This is useful for when you need to quickly grab a lot of turfs. Its faster than any of the other conventional methods...
var/list/turfs = block(locate(1, 1, 1), locate(world.maxx, world.maxy, world.maxz))
/*
block returns a linear array of turfs
the order and flow of how these turfs are arranged is:
1,1,1 = first turf bottom left hand corner of z layer 1 located at index 1
as index increases...
go left to right per row, x = 1 to world.maxx then increase y to next column
repeat until end of z level, increase z level start over at 1,1,new_z
so if "i" is an index from 0 to turfs.len - 1, then:
ix = 1 + round(i % maxx)
iy = 1 + round(i / maxy)
iz = 1 + round(i / (maxx * maxy))
to find the index:
index = 1 + (ix - 1) + (iy - 1) * maxx + (iz - 1) * maxx * maxy
so to get the turf at 3,7,4:
world.maxx is 10, world.maxy is 10, world.maxz is 10
turfs is a list of all turfs in the world
the_turf = turfs[1 + (3 - 1) + (7 - 1) * 10 + (4 - 1) * 10 * 10]
*/
One use-case would be a procedural generator that needs to set a lot of turfs to new types. Conventional methods would require you to call locate() per turf in order to get the "loc" that new() requires. With this trick, you could bypass calling locate in the process altogether...
new /turf/grass(turfs[index])
Another example would be saving every turf in the world simply by assigning a single "id number" to each type, iterating through every turf returned by block, and then writing each number to the file sequentially.

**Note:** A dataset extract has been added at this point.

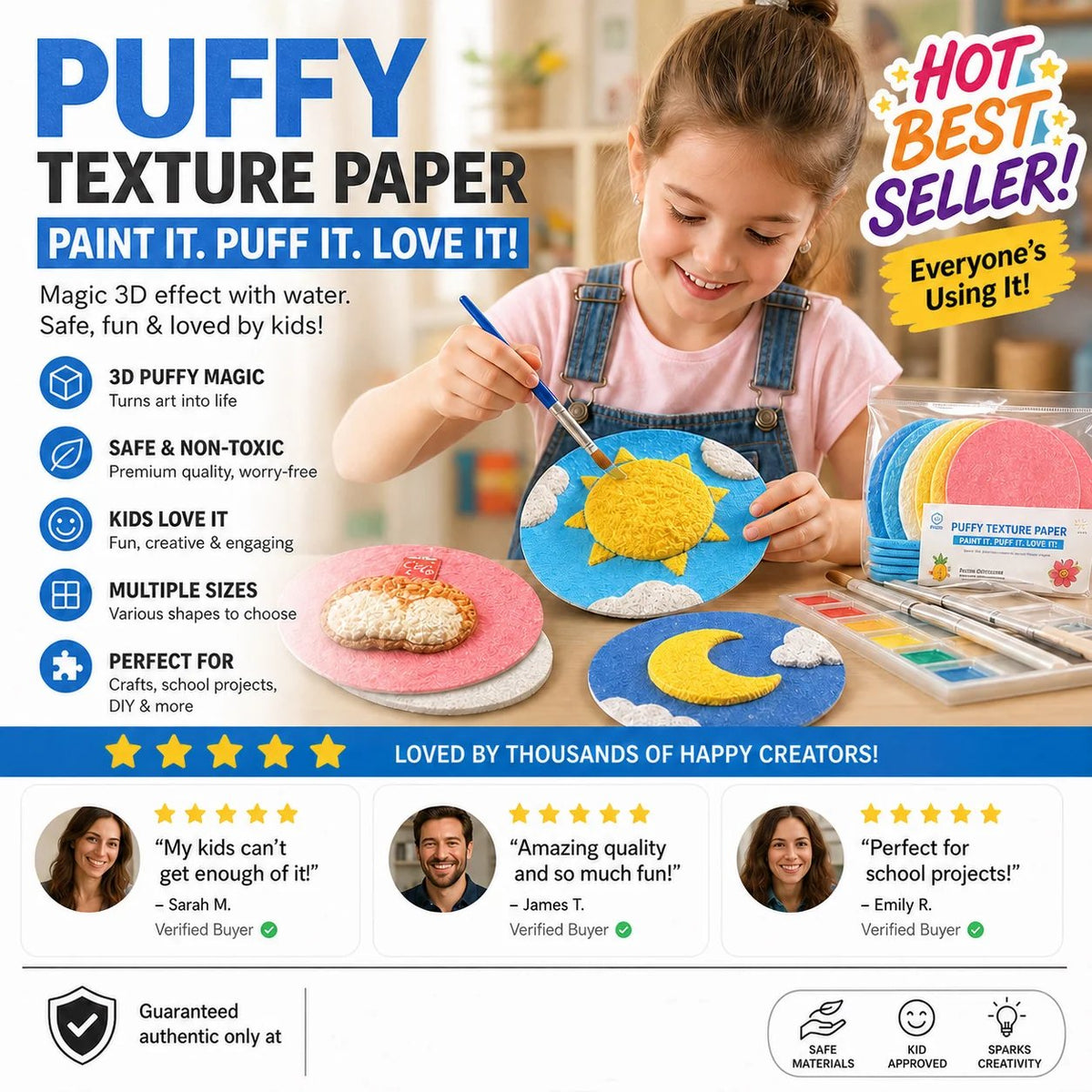 🔮Master the magic of painting!👩‍🎨Foam Texture Painting Paper🎁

When loading, you could determine the x y and z of said turf simply by the position of the id within the file, then:
ix = 1 + round(i % maxx)
iy = 1 + round(i / maxy)
iz = 1 + round(i / (maxx * maxy))
I was thinking, that turfs would instantiate from the bottom-left to the top-right, 1,1,1 being the first turf to call New().
Turns out, I was wrong, as it seems to go in the opposite direction, top-right to bottom-left.
Block, however, seems to work sensibly.